We have used an experimental fetal ovine model—single umbilical artery ligation (SUAL)—to induce IUGR and to examine the effect of chronic fetal hypoxia and growth restriction, in late-pregnant sheep, on activin A, cortisol and PGE2 levels in the maternal and fetal circulations and AF. SUAL has been used previously to induce chronic fetal hypoxia and fetal growth restriction,23 inducing placental insufficiency by producing infarction of approximately half of the placental bed23 and subsequently impaired placental substrate transfer.24

Materials and methods

  1. Top of page
  2. Abstract
  3. Introduction
  4. Materials and methods
  5. Results
  6. Discussion
  7. Acknowledgements
  8. References

Surgical and experimental procedures were approved by the Animal Ethics Committee, Department of Physiology, Monash University. Surgery was performed on 11 pregnant ewes carrying singleton fetuses, at 105–110 days of gestational age (term mean [SEM] = 147 [2.5] days25). Prior to the induction of the anaesthesia, 1 g ampicillin (iv) was administered to the ewe. Anaesthesia was induced with 5% thiopental sodium in water (iv) and maintained using 1.5–2% halothane via an endotracheal tube. Catheters were inserted into the maternal carotid artery and jugular vein, fetal femoral artery and jugular vein and the AF cavity. Fetal and maternal arterial blood samples and an AF sample were collected during surgery. Seven of these fetuses were subjected to SUAL, where the fetus was exteriorised, exposing the umbilical cord allowing the umbilical artery to be identified through a small incision in the cord sheath. Two size 0 silk ligatures were tied around the umbilical artery, 2.5–3 cm from the fetal abdominal wall. In the control group (n= 4), the umbilical artery was exposed but not ligated. A three-wire electromyography (EMG) lead was sutured to the external wall of the uterus. The fetal and AF catheters along with the EMG lead were exteriorised via a flank incision in the ewe. The catheters were flushed with heparinised saline (0.9% NaCl; 25 IU heparin/mL).

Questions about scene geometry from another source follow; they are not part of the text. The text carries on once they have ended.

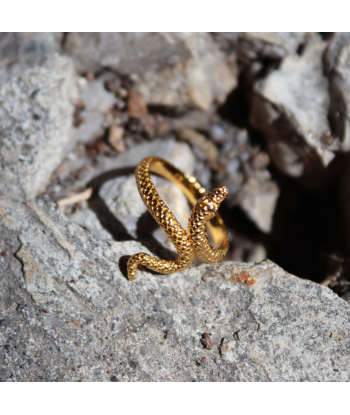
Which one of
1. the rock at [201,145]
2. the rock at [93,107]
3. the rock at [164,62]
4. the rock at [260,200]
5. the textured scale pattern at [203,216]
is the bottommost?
the rock at [260,200]

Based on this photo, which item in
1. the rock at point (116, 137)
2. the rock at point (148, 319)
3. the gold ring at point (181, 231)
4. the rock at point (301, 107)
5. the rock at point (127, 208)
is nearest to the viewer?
the rock at point (148, 319)

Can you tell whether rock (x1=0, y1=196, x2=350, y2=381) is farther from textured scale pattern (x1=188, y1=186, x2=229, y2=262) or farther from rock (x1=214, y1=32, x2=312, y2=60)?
rock (x1=214, y1=32, x2=312, y2=60)

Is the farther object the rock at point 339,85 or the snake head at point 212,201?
the rock at point 339,85

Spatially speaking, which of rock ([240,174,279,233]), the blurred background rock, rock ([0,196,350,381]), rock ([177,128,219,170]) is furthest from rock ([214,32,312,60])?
rock ([0,196,350,381])

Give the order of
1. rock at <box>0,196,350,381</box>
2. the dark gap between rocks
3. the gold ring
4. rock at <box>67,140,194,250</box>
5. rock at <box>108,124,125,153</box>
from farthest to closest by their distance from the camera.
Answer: rock at <box>108,124,125,153</box>
the dark gap between rocks
rock at <box>67,140,194,250</box>
the gold ring
rock at <box>0,196,350,381</box>

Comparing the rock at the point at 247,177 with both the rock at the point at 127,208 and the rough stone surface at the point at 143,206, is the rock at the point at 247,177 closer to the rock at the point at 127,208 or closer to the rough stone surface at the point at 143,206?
the rough stone surface at the point at 143,206

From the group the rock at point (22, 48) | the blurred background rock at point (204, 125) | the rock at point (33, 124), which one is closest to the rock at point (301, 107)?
the blurred background rock at point (204, 125)
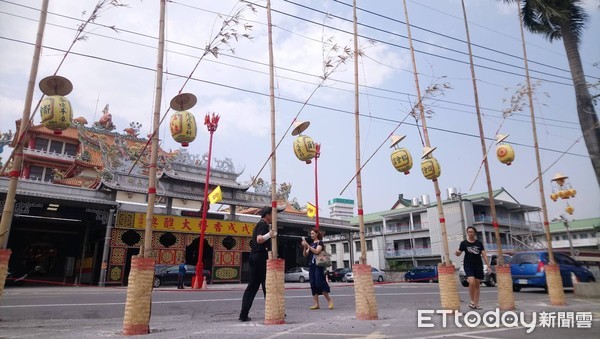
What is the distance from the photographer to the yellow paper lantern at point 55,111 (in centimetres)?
561

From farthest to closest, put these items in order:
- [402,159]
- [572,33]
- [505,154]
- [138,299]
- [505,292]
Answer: [572,33] → [505,154] → [402,159] → [505,292] → [138,299]

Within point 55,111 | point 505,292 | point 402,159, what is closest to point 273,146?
point 55,111

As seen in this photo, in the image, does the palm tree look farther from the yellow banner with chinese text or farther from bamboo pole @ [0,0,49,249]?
the yellow banner with chinese text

Fetal and maternal arterial blood samples and AF samples were taken at the time of surgery, after which samples were taken on alternate days for the duration of the experiment. Samples were collected into ethylene diamine tetra-acetic acid (EDTA) tubes containing 10 μl of indomethacin per 1 mL blood volume (0.001 M). All blood and AF samples were centrifuged at 1800 ×g for 5 minutes, at 4°C. Fetal and maternal plasma and AF samples were aliquoted into an equal volume of methoximating reagent for PGE2 analysis. Plasma and AF were aliquoted for activin A and cortisol analysis and stored at −20°C. Fetal arterial plasma samples were also stored for glucose and lactate measurements, which were determined using a YSI Glucose and L-Lactate Analyser (YSI, Yellow Springs Instrument, Yellow Springs, Ohio, USA). Fetal arterial blood samples were taken daily for blood gas analysis [PaO2, PaCO2, % oxygen saturation (SaO2), pH and % total haemoglobin (THb)] using an ABL 510 blood gas analyser (Radiometer, Copenhagen, Denmark).

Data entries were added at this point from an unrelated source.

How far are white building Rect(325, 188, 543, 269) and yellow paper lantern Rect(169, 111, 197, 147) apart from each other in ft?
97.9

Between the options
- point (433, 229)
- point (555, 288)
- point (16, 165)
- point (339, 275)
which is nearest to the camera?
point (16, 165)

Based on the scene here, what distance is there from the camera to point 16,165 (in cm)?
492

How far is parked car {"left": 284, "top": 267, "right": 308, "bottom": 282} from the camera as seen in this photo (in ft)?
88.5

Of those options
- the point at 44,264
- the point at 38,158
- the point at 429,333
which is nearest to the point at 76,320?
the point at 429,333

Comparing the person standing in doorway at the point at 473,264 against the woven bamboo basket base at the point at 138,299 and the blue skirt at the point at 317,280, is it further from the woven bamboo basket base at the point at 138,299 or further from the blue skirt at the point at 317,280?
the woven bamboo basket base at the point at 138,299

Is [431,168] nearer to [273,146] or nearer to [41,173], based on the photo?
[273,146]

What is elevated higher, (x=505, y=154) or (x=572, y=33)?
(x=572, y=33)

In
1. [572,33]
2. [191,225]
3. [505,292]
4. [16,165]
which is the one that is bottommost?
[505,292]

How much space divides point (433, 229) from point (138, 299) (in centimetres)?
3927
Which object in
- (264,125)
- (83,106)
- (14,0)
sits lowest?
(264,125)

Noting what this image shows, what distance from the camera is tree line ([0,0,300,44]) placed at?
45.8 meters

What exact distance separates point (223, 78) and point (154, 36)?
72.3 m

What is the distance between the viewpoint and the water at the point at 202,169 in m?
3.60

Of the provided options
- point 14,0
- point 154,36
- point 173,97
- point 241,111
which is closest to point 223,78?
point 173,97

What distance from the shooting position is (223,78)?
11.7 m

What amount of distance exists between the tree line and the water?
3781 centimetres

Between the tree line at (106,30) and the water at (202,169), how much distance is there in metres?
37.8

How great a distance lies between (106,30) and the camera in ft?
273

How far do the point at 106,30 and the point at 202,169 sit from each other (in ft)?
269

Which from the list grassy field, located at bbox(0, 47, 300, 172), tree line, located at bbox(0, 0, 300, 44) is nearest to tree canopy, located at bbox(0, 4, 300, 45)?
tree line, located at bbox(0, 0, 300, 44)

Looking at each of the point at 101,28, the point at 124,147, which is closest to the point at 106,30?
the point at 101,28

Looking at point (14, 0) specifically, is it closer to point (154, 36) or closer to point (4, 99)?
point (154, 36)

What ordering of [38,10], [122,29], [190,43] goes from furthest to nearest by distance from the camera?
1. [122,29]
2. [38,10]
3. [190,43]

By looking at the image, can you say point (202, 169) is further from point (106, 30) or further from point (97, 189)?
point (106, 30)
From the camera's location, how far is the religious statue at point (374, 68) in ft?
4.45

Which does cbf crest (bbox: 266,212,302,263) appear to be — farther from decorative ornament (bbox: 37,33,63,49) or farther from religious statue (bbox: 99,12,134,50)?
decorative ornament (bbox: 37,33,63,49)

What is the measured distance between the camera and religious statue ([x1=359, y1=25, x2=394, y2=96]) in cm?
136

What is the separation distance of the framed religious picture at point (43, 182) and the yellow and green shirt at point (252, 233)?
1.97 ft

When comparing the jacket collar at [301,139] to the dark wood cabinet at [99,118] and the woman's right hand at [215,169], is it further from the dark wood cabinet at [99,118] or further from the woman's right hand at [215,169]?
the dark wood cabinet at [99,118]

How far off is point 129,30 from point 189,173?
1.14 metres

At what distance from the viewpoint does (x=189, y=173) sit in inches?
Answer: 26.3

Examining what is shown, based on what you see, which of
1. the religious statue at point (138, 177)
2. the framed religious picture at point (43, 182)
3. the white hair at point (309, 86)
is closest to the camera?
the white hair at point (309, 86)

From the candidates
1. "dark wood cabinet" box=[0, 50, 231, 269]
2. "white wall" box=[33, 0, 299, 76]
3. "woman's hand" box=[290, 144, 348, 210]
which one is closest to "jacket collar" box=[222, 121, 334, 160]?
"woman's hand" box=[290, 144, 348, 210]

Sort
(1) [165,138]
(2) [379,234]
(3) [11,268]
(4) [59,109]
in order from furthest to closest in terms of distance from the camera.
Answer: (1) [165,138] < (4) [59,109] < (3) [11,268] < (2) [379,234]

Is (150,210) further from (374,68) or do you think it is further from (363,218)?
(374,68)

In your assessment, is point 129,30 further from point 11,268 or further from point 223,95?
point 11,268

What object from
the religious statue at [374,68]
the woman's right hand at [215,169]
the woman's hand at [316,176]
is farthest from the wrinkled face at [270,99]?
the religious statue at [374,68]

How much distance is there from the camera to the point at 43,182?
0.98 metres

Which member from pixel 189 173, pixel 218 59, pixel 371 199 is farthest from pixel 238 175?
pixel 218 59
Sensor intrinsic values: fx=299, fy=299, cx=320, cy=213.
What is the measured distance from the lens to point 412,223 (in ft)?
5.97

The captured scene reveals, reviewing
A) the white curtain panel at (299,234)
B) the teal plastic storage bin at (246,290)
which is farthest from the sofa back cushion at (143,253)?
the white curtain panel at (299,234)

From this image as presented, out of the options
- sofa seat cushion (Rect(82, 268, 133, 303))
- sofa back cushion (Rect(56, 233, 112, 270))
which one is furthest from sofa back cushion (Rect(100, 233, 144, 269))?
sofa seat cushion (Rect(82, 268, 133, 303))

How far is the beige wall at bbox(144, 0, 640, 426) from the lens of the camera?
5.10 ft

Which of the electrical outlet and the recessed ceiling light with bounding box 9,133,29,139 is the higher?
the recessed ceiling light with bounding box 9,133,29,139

Fetal heart rate (FHR) and mean arterial pressure (MAP), corrected for AF pressure, was recorded twice a week for 4 hours via the arterial and AF catheters connected to pressure transducers (AD Instruments, Australia) and an online recording system (PowerLab 800, AD Instruments, Australia). Blood and AF samples were taken from the animal at the start and end of the 4 hours. In the SUAL group, EMG activity was also recorded online. A complete postmortem was performed when the ewe was deemed to be in labour, as indicated by significantly increased EMG activity.26 Postmortem was performed on animals in the control group at 132–135 days of gestational age. The first animal from the SUAL group commenced labour at 135 days of gestational age; therefore, control animals were killed at this age to be equivalent and results for individual animals were compared with a growth chart.27 Fetal dimensions as well as fetal body weight (BW), brain weight and organ weights were measured at postmortem.

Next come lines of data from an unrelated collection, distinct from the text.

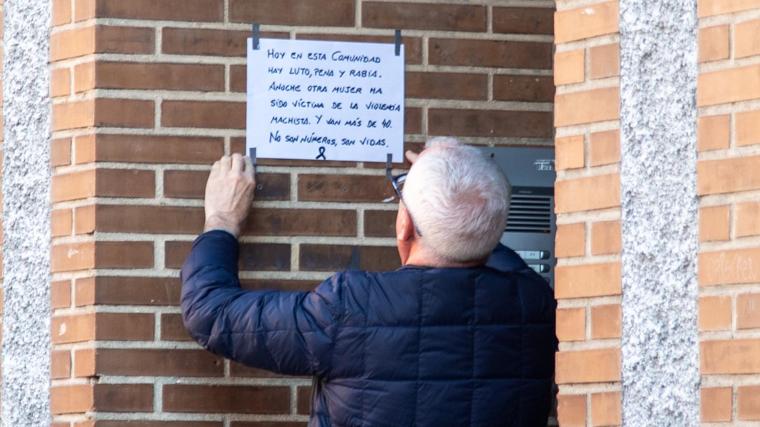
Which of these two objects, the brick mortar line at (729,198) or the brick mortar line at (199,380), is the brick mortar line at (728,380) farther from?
the brick mortar line at (199,380)

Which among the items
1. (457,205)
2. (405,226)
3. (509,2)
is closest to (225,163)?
(405,226)

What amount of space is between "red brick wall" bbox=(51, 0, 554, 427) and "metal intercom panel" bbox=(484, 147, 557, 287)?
23cm

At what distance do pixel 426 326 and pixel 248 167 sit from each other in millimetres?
902

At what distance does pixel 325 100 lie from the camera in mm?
4652

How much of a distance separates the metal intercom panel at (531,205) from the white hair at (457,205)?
0.70m

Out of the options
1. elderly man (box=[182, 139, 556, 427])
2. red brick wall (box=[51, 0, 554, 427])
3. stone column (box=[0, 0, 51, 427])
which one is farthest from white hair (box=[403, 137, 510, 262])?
stone column (box=[0, 0, 51, 427])

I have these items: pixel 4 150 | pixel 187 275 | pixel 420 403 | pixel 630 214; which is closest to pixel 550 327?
pixel 420 403

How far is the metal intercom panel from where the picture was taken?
4.76 metres

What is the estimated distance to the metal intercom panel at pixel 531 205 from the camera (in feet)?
15.6

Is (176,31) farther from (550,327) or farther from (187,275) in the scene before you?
(550,327)

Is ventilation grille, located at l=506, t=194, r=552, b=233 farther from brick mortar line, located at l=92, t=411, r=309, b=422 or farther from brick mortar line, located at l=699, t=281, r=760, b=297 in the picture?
brick mortar line, located at l=699, t=281, r=760, b=297

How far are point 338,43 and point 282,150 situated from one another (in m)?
0.36

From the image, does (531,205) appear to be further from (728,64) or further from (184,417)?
(728,64)

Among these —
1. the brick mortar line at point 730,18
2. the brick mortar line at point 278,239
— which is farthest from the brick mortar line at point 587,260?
the brick mortar line at point 278,239
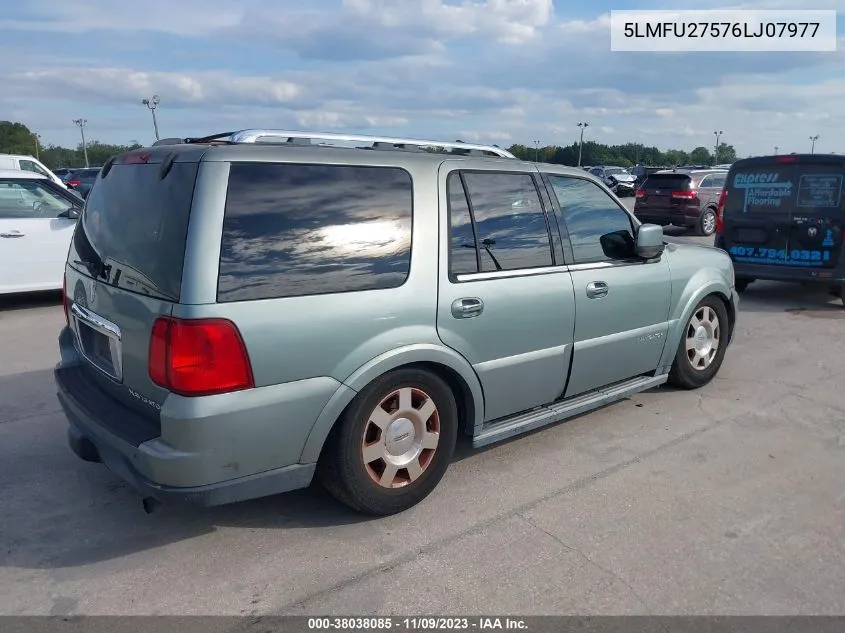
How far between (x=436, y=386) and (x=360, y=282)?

Plasma samples and AF samples were analysed for activin A using an enzyme-linked immunosorbent assay (ELISA)28 and PGE229,30 and cortisol31 concentrations by radio-immunoassay. The intra- and inter-assay coefficients of variation were 10% and 20% for activin A, 8% and 25% for PGE2 and 8% and 22% for cortisol. Fetal blood gas data, MAP and heart rate (HR) as well as the endocrine profiles, for both the SUAL and control group, were collated into five gestational age groups [surgery–115 days GA, 116–120 days GA, 121–125 days GA, 2–4 days prior to labour or prior to postmortem and day of labour (SUAL) or immediately prior to postmortem (control)].

All data were expressed as mean [SEM]. The effect of SUAL on fetal blood gas data, MAP and HR was analysed using a repeated measures analysis of variance (ANOVA) and this was also used to analyse fetal, maternal and AF activin A, PGE2 and cortisol values. The post hoc test of least significant difference (LSD) was used to identify significant differences within gestational age groups. One-factor ANOVA was used for fetal BW and organ weight analysis.

Results

  1. Top of page
  2. Abstract
  3. Introduction
  4. Materials and methods
  5. Results
  6. Discussion
  7. Acknowledgements
  8. References

All of the animals in the SUAL group commenced labour prior to postmortem, at a mean [SEM] gestation of 129 [3] days (range: 119–141 days). None of the control animals had commenced labour at the time of postmortem, which was performed at a mean [SEM] gestation of 134 [1] days (range: 132–135 days).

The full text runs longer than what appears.